Todos eles se beneficiaram da mudança do regulamento da Fifa, feita em meados de 2009, que retirou a idade-limite de 21 anos para que jogadores que já haviam atuado por uma seleção nas categorias de base trocassem de país. Com a alteração, uma proposta cuja autoria e lobby portam a assinatura da Federação Argelina, somente os atletas que já atuaram pela seleção principal não podem mudar de país.

Rejeição em terra natal

Não só a concorrência e a certeza de jogar uma Copa do Mundo explicam a opção destes jogadores.

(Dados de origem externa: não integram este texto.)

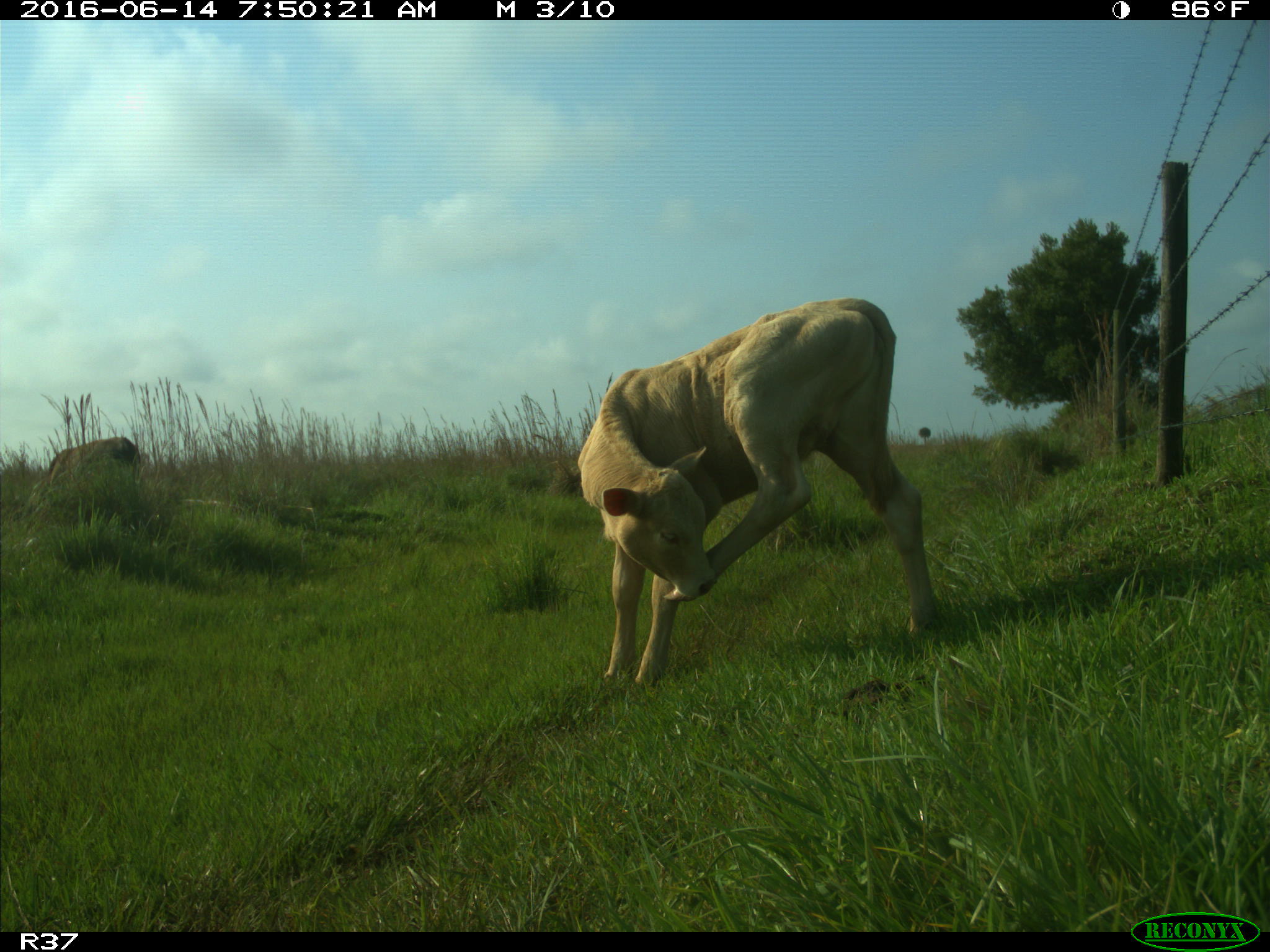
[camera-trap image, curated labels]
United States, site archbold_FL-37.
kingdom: Animalia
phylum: Chordata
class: Mammalia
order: Artiodactyla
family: Bovidae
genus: Bos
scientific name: Bos taurus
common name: domestic cow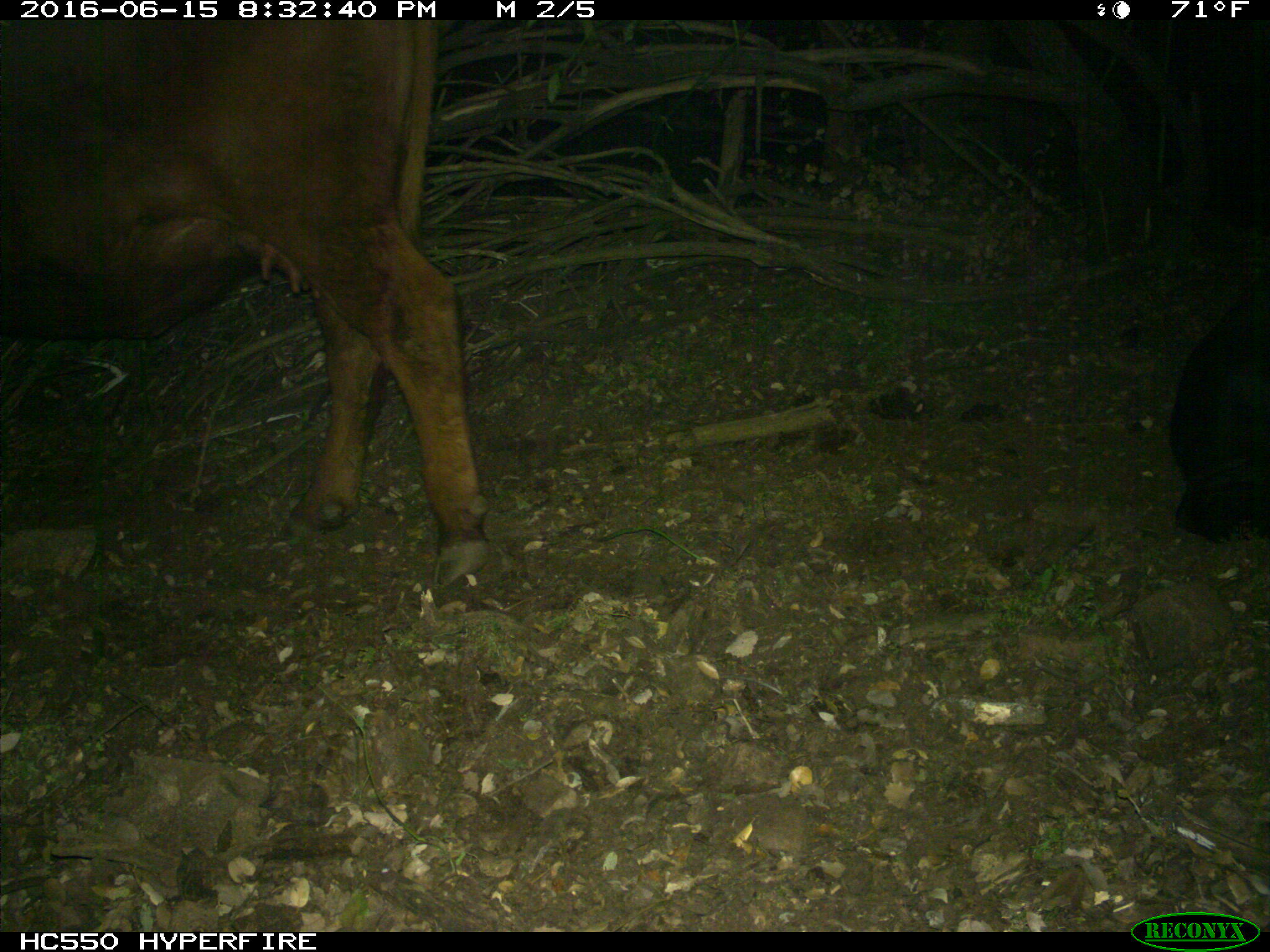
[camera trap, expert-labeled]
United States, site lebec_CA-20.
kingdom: Animalia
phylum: Chordata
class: Mammalia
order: Artiodactyla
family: Bovidae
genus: Bos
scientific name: Bos taurus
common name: domestic cow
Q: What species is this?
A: Bos taurus (domestic cow).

Há também um certo orgulho, oriundo de uma situação social desfavorável aos imigrantes e seus descendentes na França.

No caso da Argélia, a França promoveu a imigração massiva de mão de obra de sua então colônia africana para reconstruir o país após a Segunda Guerra Mundial, terminada em 1945.

Mais de sessenta anos depois, o país vê a terceira geração de descendentes de argelinos, grupo para o qual alguns setores da sociedade francesa portam um olhar diferenciado por conta de sua situação delicada.

Vivendo, na maior parte dos casos, na periferia das grandes cidades, esta terceira geração de argelinos continua a sofrer preconceito por sua origem magrebina, ainda que, perante a justiça, sejam tão franceses quanto um legítimo descendente de Asterix.

Este grupo social sofre um problema de falta de identidade: vivenciam a cultura original de sua família de maneira distorcida, muito por conta da influência dos valores ocidentais modernos, que os induz muitas vezes a considerarem a visão de mundo de seus pais ultrapassada e distante.

Mas tampouco se veem como 100% franceses, dada a exclusão social que muitos sentem na pele.

Talvez por isso, não só Carl Medjani mas seu pai, o argelino que lhe deu a nacionalidade, verteram lágrimas quando souberam da convocação para a Copa do Mundo. “Quando meu pai ficou sabendo da notícia, começou chorar. Logo ele, tão durão, tão orgulhoso de si... Estou pronto a deixar meu sangue no campo pela Argélia”, contou o defensor à imprensa de seu país logo após a confirmação de sua presença no Mundial.